The fast transformation of natural spaces in productive ones uniforms people and nations, ignoring the richness given by diversity: in a globalized world we eat the same food, watch the same programs and movies, wear the same fashion, listen to the same music, have the same aspirations in life and are equally exposed to natural disasters. Competition relations prevail over the ones of cooperation and the global responsibility, which would involve a single vision of rights and obligations towards consumption, mobility and other styles of modern life, have no space for globalization orchestrates actions based in conducts decides far from the affected sites, disarticulating them. Since globalization operates itself in a planetary scale its effects reach even the nations commanding the globalization process, for its demands modify sites much faster than the physical processes which are central elements in the advent of natural catastrophes, ever growing in recurrence around the world.

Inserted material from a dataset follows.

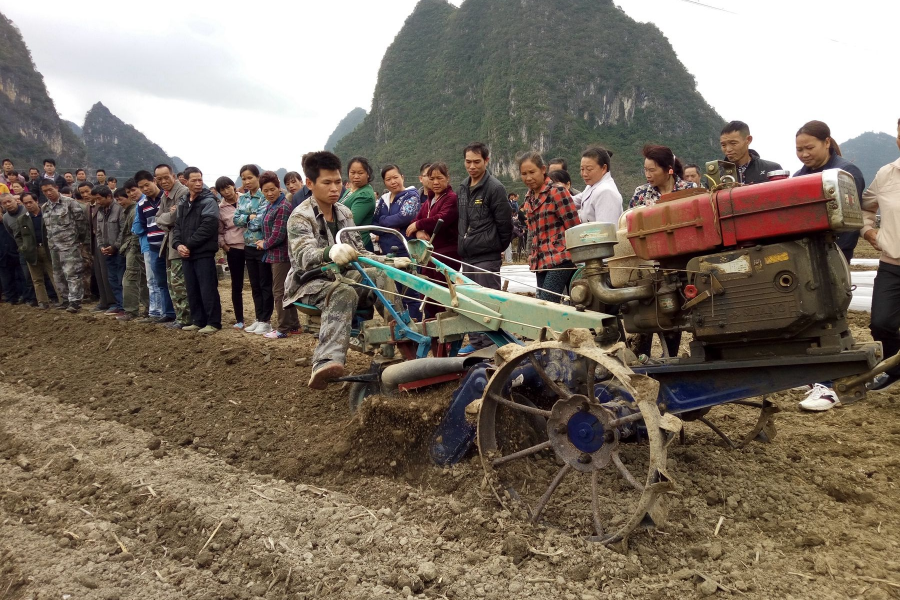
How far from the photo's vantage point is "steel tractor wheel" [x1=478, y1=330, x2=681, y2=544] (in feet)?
8.28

This environmental disarticulation, directly associated to a condition of danger, is an intrinsic element of contemporaneity and a testimony that all components of modern life – including science – are not built to respond the real problems afflicting people and their living spaces. Still the protagonism maintenance or the search for bigger preponderance in globalization is unceasing between nations, South American included, who would never have reached a highlight position in its five centuries, crave for a larger projection worldwide, which currently means have some command over the globalization arena. The ways globalization and urbanization contribute to environmental disarticulation without significantly cooperating for a larger South America projection in the global scenario is the theme of this book, highlighting for the period between 1960 and 2009. However, the breakdown scenario emerging from the analysis doesn’t reflect five decades but five centuries of environmental physical transformation and the social relations crystalized in these sites which, although being the physical substrate, constitute a source of permanent and growing danger for the population.